New Dividend Tax
28th July 2015
In his Summer Budget, George Osborne changed radically the way in which dividends are taxed, and introduced a new charge for anyone in receipt of dividends in excess of £5,000 in any tax year. The changes, which take place from April 2016, finally abolish the anomaly of "tax credits" attached to dividends, which have ceased to have any meaningful significance since Gordon Brown removed the possibility of recovering them back in his 1997 Budget. That is one simplification which can be applauded, but the rest of the news is generally bad for taxpayers. Above the £5,000 threshold, basic-rate taxpayers, who at the moment pay no additional tax on dividends they receive, will be charged an extra 7.5% on their dividends. Higher-rate taxpayers, currently paying an effective rate of 25% on their dividends, will see a hike to 32.5%. And those with incomes in excess of £150,000 on the very top rate of tax will see a similar increase, in future paying 38.1%.
For the last few decades, the textbook advice to entrepreneurs has been, in almost all cases, to operate their businesses through the medium of a limited company, to receive a modest salary and to distribute any further profits by way of dividend. This has made a huge saving when compared with taking income from their company by way of salary and bonus, and a pretty substantial tax saving when compared with operating as a sole-trader, partnership or LLP. The question we now need to address is whether or not this new dividend tax will change that advice.
In nearly all cases, the answer is "no"! The situation for entrepreneurs receiving dividends has got worse, but not so much worse that it is worth considering taking salary instead. There are levels of income at which it might be better to be taking income as a self-employed individual (operating as a sole trader, partnership or LLP) but for most, the current approach is still the best, even though, after 5th April 2016, it will not be as favourable as the current regime. If you are concerned, please get in touch with us, and we will help you to calculate the effect of the new rules on your own situation, and review whether there is a better approach.

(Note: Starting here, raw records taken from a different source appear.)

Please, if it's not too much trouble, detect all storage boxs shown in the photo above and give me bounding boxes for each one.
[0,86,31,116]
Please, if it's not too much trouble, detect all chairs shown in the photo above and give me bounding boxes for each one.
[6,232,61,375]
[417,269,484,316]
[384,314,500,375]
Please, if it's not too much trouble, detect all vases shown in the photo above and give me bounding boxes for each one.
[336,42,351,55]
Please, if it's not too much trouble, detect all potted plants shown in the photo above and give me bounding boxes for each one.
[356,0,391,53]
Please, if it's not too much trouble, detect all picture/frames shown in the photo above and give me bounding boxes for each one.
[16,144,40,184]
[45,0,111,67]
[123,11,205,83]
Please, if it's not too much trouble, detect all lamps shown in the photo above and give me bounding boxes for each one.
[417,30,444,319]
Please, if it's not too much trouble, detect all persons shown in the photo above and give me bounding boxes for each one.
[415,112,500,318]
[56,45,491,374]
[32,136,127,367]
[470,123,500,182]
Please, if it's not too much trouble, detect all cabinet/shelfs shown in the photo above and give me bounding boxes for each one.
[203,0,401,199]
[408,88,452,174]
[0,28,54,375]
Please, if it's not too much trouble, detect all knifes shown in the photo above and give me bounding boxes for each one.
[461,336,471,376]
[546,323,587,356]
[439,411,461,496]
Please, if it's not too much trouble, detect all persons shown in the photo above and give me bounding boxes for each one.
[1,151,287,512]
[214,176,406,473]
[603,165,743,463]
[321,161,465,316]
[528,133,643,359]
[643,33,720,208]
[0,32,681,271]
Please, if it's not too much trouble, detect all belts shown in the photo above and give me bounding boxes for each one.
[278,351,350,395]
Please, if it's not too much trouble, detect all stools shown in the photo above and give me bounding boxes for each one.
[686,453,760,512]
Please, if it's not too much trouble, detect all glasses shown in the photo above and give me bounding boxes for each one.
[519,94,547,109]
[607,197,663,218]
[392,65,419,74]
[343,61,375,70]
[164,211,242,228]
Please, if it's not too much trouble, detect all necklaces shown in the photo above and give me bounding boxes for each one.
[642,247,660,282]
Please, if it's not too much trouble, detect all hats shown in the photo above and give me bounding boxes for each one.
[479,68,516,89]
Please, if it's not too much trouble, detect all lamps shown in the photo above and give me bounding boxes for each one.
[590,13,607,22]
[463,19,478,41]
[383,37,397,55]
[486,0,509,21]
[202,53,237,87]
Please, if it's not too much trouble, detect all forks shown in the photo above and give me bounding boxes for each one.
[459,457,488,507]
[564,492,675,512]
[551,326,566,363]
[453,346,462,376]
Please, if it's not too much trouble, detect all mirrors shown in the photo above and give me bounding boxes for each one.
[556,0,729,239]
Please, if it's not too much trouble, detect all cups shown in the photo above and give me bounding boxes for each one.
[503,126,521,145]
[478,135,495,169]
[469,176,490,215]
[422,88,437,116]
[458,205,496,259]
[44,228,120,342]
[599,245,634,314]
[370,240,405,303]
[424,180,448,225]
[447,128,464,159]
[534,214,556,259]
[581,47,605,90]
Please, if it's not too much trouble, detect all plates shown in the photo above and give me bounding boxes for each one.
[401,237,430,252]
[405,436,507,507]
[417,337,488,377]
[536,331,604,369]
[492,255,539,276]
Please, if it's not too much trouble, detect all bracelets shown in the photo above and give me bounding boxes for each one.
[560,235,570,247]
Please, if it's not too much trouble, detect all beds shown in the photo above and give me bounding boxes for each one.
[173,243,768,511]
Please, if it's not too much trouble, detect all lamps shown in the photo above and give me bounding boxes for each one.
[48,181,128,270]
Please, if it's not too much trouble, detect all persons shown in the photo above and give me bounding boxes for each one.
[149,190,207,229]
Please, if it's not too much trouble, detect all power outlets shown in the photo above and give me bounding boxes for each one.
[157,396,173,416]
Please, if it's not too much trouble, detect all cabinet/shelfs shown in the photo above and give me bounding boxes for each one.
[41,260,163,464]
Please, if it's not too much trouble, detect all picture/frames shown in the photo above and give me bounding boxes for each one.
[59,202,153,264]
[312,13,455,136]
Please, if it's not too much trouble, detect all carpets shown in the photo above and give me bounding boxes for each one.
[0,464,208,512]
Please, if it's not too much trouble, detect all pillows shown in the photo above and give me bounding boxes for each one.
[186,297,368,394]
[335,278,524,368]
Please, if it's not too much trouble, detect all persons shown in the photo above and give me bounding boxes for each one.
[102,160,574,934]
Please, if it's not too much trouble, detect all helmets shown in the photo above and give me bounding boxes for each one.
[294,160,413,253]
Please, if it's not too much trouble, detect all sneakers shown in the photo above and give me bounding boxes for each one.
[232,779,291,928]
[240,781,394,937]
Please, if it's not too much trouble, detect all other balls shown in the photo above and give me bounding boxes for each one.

The abolition of the dividend tax credit has one (modest) advantage. Under the current system, even though the basic rate band is £31,785, you can only have dividends in that band amounting to £28,606.50; after that you move into higher rates. Next year, the band will increase to £32,000. However, more importantly, all of that band is available for dividends before you move into higher rates, rather than just 90% of it.
Another avenue to explore is that of taking income from your company by other means. If you make part of your home available to your company to accommodate an office, for example, you might be able to arrange for the company to pay you a rent for this. Although you pay tax on this rent, the company will normally receive tax relief for the rent it pays, and this arrangement will put you the same position (on that part of your income) as the current, more favourable, dividend tax. Also, if you have made cash available to the company by way of loans, the company can pay you a market rate of interest, again achieving a tax treatment as favourable as the current dividend regime.